- Passage for review
⟨

So in one sense, there may not have been anything they could have done.  In a more general sense, however, if the parents had gotten saved sooner and learned the Word sooner, they could have developed their faith more and done something.  If this is not true, we must conclude that God’s promises are unreliable because there are unpredictable exceptions.  I would never want to accuse God of being unreliable.  I will never preach that not all things are possible to him who believes.  I would rather upset a few people if necessary than upset the Holy Spirit by contradicting Jesus.

Opponents of divine healing will get in your face about how poor little Betsy Lou died.  (I don’t know any Betsy Lou’s who have died, or any that haven’t for that matter, so I’m not picking on anyone in particular.)  They dare you to say that Betsy Lou could have been healed.  You might as well tell them the truth – little Betsy Lou could have been healed!  If they have the right to bring up a particular name to try to intimidate you, you have a right to bring up the name in response.  They will call you heartless for doing it, of course, while saying nothing about their heartlessness in dragging Betsy Lou into what should be a doctrinal discussion anyway, not a statement of someone’s experience.  Experience never proves doctrine.  If you want to talk experience, I know people who have raised their children from the dead!  These people have never told me that the doctrine of divine healing is cruel to parents!

⟩

- Aim of the task
Write out the passage on divine healing word for word, starting with "So in one sense, there" and going on through "by contradicting Jesus.". The listing that comes next is taken from an unrelated source.

- Stored data
⟨

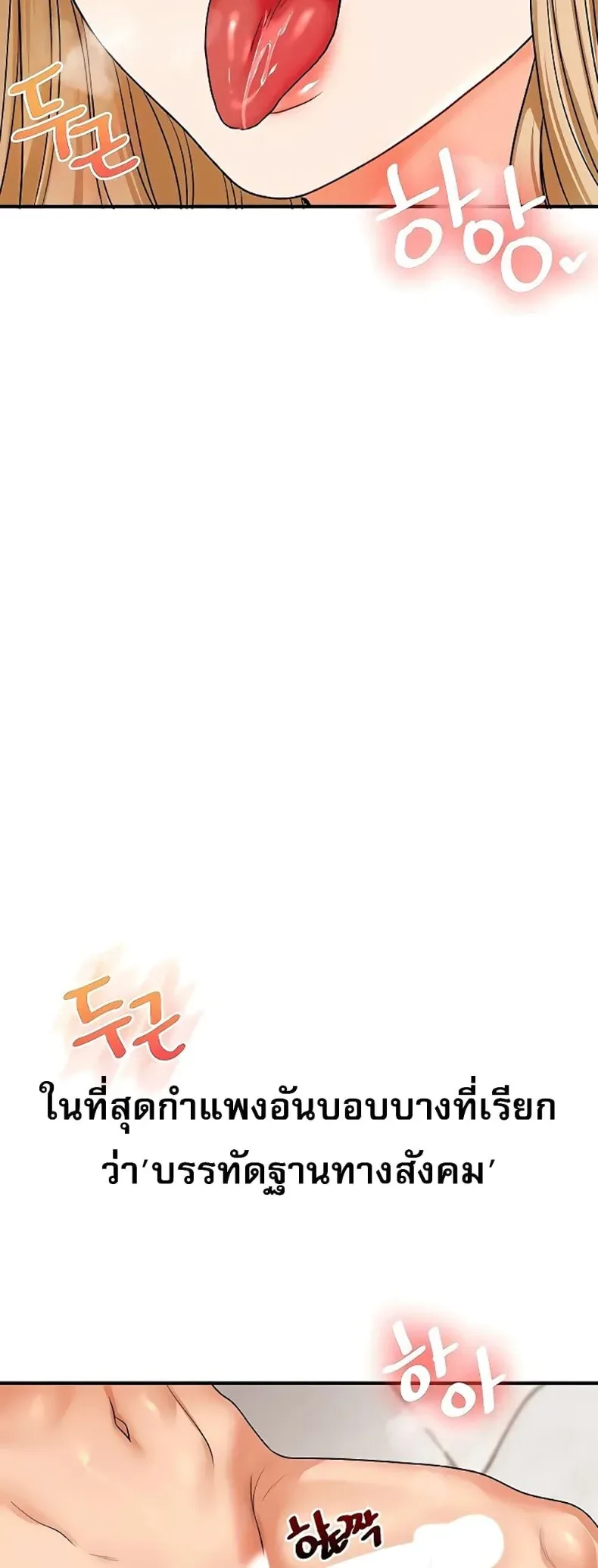 page-59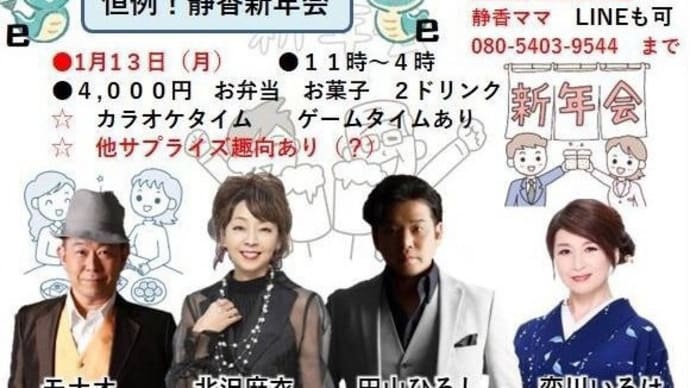 e-pubフミ2 新年会に北沢麻衣さん出演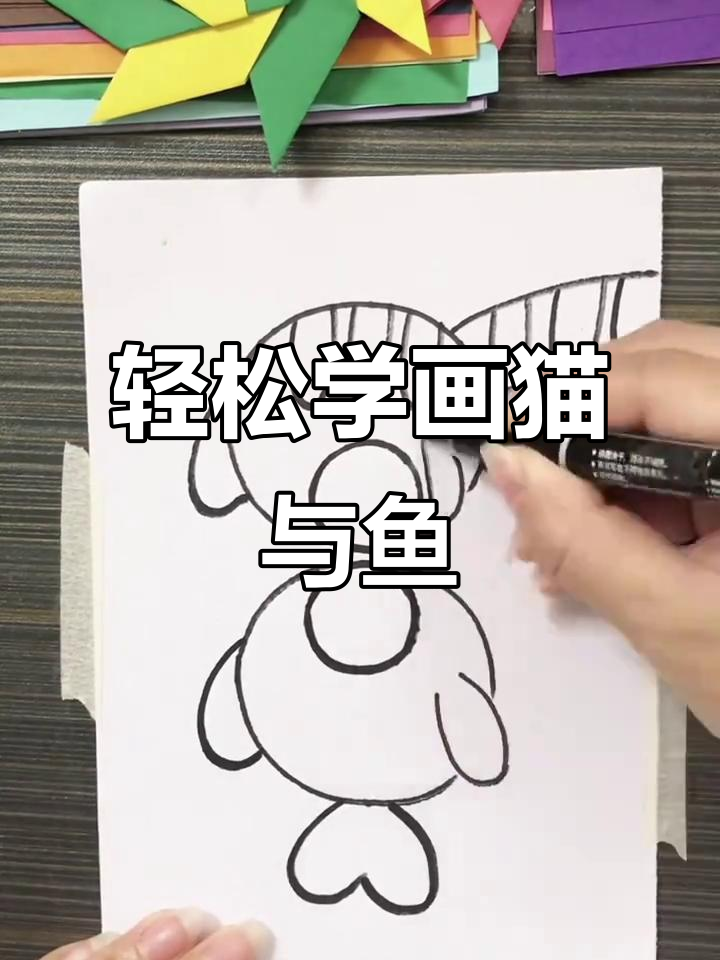 用两个圆画猫和鱼,简单又有趣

⟩

- Your response
So in one sense, there may not have been anything they could have done.  In a more general sense, however, if the parents had gotten saved sooner and learned the Word sooner, they could have developed their faith more and done something.  If this is not true, we must conclude that God’s promises are unreliable because there are unpredictable exceptions.  I would never want to accuse God of being unreliable.  I will never preach that not all things are possible to him who believes.  I would rather upset a few people if necessary than upset the Holy Spirit by contradicting Jesus.